--- START Raw data ---

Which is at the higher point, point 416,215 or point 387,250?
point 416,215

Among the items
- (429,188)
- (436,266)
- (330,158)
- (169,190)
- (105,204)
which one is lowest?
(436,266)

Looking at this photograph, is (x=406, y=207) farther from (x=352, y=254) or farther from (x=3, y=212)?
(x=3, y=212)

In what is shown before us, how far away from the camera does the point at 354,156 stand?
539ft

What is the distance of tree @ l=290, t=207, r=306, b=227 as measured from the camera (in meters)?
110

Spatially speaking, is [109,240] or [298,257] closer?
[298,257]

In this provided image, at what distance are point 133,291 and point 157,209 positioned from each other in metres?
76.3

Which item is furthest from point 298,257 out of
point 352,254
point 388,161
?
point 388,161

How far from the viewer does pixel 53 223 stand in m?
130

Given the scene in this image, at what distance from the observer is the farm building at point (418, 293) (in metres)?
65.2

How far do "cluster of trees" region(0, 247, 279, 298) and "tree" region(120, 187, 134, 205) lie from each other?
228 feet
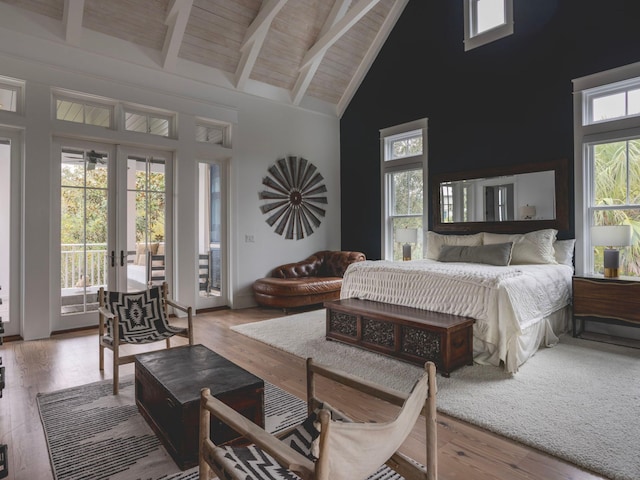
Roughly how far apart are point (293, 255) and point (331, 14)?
3798 millimetres

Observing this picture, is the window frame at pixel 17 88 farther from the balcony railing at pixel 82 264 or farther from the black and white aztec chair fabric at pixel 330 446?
the black and white aztec chair fabric at pixel 330 446

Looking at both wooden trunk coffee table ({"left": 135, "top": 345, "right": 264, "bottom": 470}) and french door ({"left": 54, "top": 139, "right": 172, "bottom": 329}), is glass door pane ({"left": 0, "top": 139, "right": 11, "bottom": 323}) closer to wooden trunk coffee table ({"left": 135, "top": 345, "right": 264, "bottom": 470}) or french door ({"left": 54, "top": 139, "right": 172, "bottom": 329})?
french door ({"left": 54, "top": 139, "right": 172, "bottom": 329})

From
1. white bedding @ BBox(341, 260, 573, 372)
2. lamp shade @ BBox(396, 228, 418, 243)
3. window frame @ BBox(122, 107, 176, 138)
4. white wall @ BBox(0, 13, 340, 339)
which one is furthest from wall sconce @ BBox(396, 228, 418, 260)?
window frame @ BBox(122, 107, 176, 138)

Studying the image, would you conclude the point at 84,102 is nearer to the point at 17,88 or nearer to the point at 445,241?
the point at 17,88

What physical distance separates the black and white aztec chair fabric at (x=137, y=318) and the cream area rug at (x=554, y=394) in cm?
112

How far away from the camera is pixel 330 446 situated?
3.32ft

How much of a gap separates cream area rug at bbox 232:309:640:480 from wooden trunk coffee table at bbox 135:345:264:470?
126 cm

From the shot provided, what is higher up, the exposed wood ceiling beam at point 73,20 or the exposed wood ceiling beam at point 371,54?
the exposed wood ceiling beam at point 371,54

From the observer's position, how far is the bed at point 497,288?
3240mm

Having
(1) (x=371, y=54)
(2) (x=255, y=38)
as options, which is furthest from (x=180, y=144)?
(1) (x=371, y=54)

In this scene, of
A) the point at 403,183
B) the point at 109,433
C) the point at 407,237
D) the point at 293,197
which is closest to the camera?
the point at 109,433

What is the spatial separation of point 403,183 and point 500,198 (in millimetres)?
1668

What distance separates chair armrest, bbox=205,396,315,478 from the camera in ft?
3.32

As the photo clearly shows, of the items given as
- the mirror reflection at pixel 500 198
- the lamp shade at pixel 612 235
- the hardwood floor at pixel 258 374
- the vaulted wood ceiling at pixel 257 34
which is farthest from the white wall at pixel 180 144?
the lamp shade at pixel 612 235
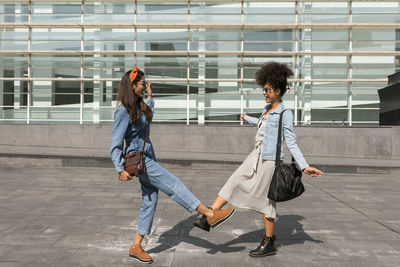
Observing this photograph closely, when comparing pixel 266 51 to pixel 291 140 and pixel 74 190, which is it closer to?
pixel 74 190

--- END Raw data ---

Reproduce the items verbatim, starting at the line containing "As the photo" and continuing through the last line of the items. Omit the pictures from your answer.

As the photo clearly shows, of the items given as
- the mirror reflection at pixel 500 198
- the lamp shade at pixel 612 235
- the hardwood floor at pixel 258 374
- the vaulted wood ceiling at pixel 257 34
which is farthest from the white wall at pixel 180 144?
the lamp shade at pixel 612 235
Observing this photograph closely, when comparing pixel 266 51 to pixel 291 140 and pixel 74 190, which is it closer to?
pixel 74 190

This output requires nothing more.